Well, thats not what I want to hear. Got a week to pick up


----------



## jmbush01 (Jun 25, 2012)

Is it seriously that bad all year round? Even during the mullet run? That really bums me out because my family has a place in Kingston Plantation. 

At least that gives me the hope that I could do relatively well in a better location.

How far North and South do they pump the beach with sand? It can't be _too_ far to the nearest beach with some structure and good fishing..


----------



## Danman (Dec 13, 2007)

Its all about structure and other than piers and the jetty I would think thats it.


----------



## Stingray19 (Aug 15, 2010)

jmbush01 said:


> Is it seriously that bad all year round? Even during the mullet run?

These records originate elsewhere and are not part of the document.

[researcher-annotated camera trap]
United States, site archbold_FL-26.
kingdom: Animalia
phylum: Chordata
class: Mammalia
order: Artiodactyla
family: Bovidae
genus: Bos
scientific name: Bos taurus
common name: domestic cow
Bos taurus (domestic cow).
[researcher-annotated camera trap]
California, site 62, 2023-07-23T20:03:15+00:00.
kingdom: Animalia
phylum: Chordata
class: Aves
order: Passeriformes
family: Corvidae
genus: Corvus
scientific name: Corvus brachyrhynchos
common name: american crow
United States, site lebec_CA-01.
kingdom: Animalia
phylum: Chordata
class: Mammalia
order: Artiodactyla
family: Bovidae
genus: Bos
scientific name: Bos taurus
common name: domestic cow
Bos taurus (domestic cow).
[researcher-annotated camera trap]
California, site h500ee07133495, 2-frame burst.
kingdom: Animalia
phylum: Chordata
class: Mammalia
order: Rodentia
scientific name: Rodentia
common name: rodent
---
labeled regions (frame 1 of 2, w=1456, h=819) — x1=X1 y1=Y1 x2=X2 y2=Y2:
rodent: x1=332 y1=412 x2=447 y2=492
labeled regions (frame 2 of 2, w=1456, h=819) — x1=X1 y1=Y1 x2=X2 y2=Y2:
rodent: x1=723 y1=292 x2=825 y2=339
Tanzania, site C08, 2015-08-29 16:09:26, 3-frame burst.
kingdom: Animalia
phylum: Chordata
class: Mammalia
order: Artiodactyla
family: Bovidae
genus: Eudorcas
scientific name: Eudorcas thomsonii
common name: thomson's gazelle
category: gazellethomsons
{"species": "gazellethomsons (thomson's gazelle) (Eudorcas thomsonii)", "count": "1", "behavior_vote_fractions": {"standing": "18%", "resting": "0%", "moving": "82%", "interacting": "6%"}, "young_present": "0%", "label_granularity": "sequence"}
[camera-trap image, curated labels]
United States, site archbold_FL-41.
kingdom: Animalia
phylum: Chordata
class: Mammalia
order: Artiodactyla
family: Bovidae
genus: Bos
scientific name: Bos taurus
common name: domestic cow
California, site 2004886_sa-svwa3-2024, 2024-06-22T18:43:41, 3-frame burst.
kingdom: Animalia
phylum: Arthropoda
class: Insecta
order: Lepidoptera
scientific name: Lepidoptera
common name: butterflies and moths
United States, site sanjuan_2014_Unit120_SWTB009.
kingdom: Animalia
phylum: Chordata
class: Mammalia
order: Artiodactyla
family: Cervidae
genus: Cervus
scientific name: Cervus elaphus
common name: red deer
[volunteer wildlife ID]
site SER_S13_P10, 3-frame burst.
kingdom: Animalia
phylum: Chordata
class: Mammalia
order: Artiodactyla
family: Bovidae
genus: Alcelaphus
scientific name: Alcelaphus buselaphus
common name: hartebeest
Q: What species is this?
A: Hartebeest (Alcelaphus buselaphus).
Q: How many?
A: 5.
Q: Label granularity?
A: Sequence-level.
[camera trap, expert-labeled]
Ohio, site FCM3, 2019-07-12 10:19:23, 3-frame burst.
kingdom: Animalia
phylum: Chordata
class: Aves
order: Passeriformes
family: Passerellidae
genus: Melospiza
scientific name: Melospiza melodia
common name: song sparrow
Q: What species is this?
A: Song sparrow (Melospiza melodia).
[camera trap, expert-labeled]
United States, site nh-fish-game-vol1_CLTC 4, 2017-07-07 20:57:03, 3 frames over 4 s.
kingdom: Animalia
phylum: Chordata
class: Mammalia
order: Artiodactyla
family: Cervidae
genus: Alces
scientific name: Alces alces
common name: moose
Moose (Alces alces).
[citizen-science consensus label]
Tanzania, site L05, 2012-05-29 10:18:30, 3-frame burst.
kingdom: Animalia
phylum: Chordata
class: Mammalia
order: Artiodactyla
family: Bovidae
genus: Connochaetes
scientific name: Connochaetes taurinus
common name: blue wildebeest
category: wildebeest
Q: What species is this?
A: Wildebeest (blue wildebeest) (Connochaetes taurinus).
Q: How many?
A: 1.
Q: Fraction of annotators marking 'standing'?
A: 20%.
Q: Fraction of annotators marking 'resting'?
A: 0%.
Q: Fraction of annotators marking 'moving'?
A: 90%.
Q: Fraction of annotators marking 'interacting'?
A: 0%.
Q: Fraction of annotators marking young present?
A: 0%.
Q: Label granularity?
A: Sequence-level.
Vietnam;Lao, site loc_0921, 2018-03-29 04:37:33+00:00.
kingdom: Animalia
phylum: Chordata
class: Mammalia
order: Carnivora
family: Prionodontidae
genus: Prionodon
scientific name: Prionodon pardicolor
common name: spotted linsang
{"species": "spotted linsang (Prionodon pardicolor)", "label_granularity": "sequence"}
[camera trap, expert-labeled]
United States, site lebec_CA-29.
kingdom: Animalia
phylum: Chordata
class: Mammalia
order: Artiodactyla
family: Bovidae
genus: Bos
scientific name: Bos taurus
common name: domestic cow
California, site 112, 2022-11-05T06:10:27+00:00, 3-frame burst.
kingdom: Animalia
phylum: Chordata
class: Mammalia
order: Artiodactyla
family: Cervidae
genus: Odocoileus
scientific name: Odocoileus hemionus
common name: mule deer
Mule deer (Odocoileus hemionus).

Well, whenever I'm in MB, its during the mullet run, and we always catch a lot of fish, so imo, no


----------



## jmbush01 (Jun 25, 2012)

Stingray19 said:


> Well, whenever I'm in MB, its during the mullet run, and we always catch a lot of fish, so imo, no


Oh thank God. When are the mullet normally running in MB? Second or third week in September?

@danman, I was fishing the surf, but I was so close to the pier that I would have expected to receive some benefit from its structure. From what I heard not much was being caught that week on the Apache Pier either. 

I've got fairly good freshwater fishing near me (I live right near the Chattahoochee river, which is stocked with over 1 million trout every year), but I am hooked (pun intended ) on saltwater fishing now. I am taking all Tuesday/Thursday classes at UGA in hopes that I can take a 4 day weekend or two when the mullet start running


----------



## Danman (Dec 13, 2007)

well, don't go overboard on saltwater gear (size ) unless you hook a shark , a medium (8 ft to 10ft) rod with about 12 to 17 lb test on a medium size reel will do JMO...maybe others will chime


----------